In the above graph green represents adoption by Russian citizens, blue by foreign citizens, in 2009. In state orphanages, 90% of children are older than 11 years; 70-80% are older than 14 years. There is a waiting list for adopting children under the age of 3.

7. The majority of Russian orphans have to live in orphanages. Wrong, and this apparently has never been the case.

The yellow bars represent children who are transferred to foster parents (which I think is distinct from “adopted” as in the US), the blue bars represent the numbers of children who are housed in state institutions at any one year. The ratio between the two is steadily increasing and converging to the typical Western model, in which almost all children are taken in by foster parents.

7. Russians only adopt healthy children, while only kind foreigners take those with disabilities. Again, wrong.

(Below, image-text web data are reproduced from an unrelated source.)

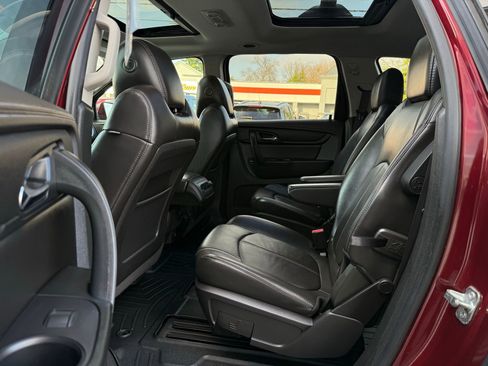 Used 2017 Chevrolet Traverse LT image 43
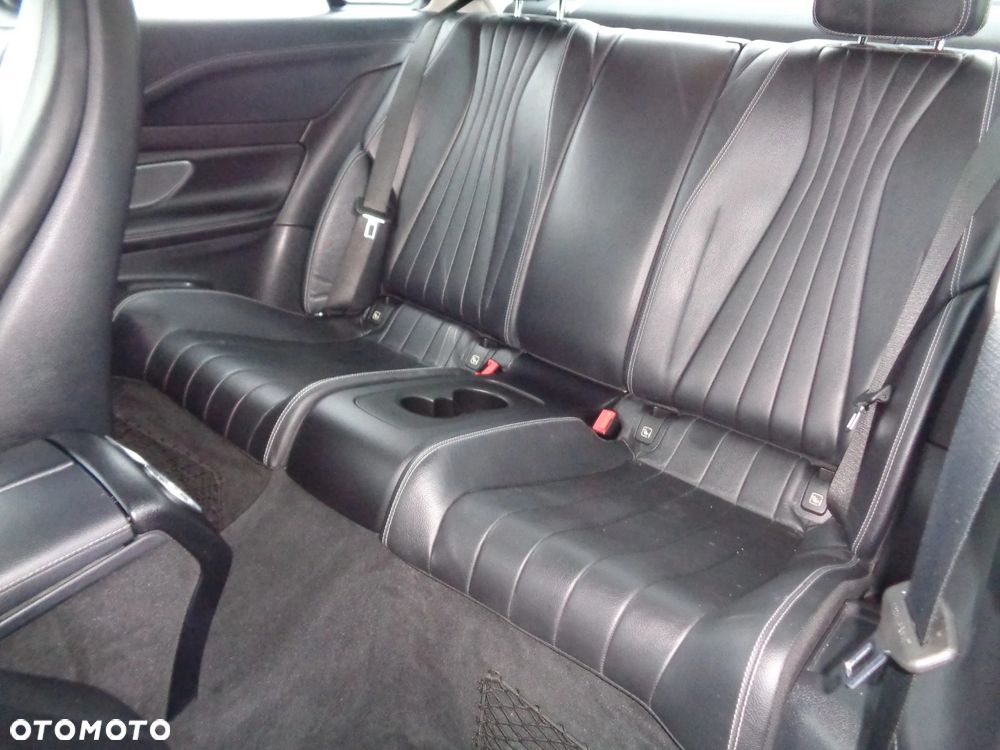 Mercedes-Benz Klasa E 200 9G-TRONIC Edition 1 - 9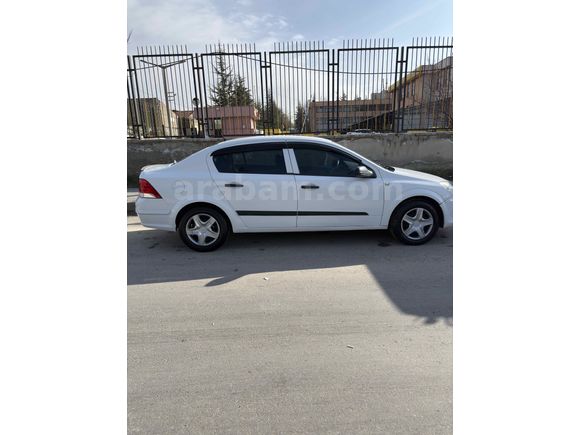Sahibinden Opel Astra 1.3 CDTI Essentia 2008 Model 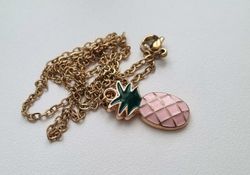 Guldfärgat halsband (50 cm) med en rosa ananas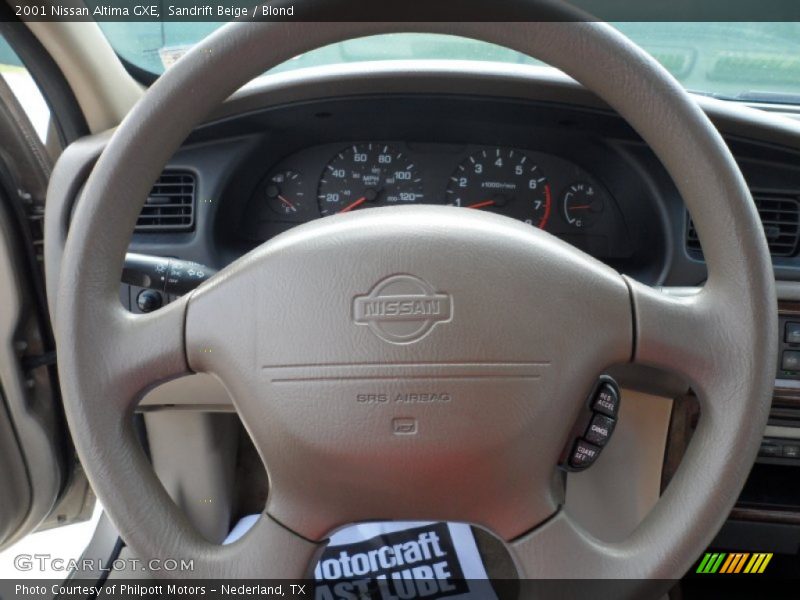 Sandrift Beige / Blond 2001 Nissan Altima GXE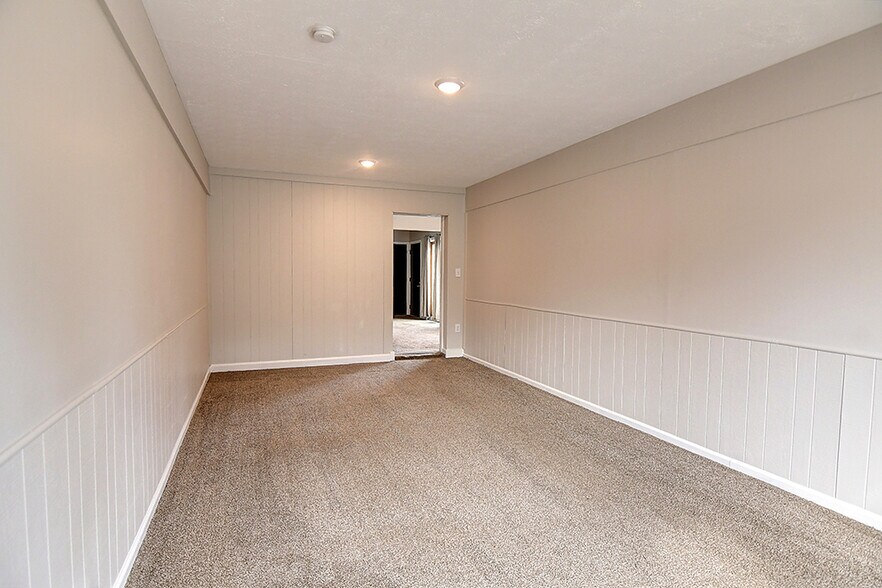 Building Photo - 403 Coventry Pl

30% of the children in the federal database are children with some registered physical disability; the vast majority of them are living with families, only 5% of their numbers live in child institutions.

Now since 1995 about 10% of Russian children adopted by both foreigners in general and Americans in particular were registered as having a disability. In 2011, the US adopted 44 children with disabilities, whereas Russians adopted 188 children with disabilities. In 2009-2011 more than 20,000 orphaned (0-6 age range) children left Russia, whereas as of January 2012, the waiting list for them in Russia was 12,900 long.

8. Russia is alone in being a nasty country that (now) bans American adoptions of children.

Guatemala

Romania

In any case adoptions from Russia had been dropping rapidly since 2004 anyway, constituting less than 1,000 by 2011.

There are in fact quite a number of countries that make foreign adoptions very difficult stopping short of outright bans including many in the ECE area. Russia’s ban is the only one the Western media decides to politicize however (although in fairness it’s a two way street given the absurd association on Russia’s part to portray it as a response to the Magnitsky Act).

9. I think that the Dima Yakovlev Law is a good idea. No, I don’t, I’m just clearing up major misconceptions in this post. While there may be valid grounds to much more stringently regulate foreign adoptions (e.g. ensuring all Russians wishing to adopt have the chance to, and ensure children don’t fall into the hands of pimps/organ traders/etc), the decision to only target Americans and to present it as a response to the Magnitsky Act is crude and idiotic, and just one of the many examples of the Russian government shooting itself in the foot PR-wise.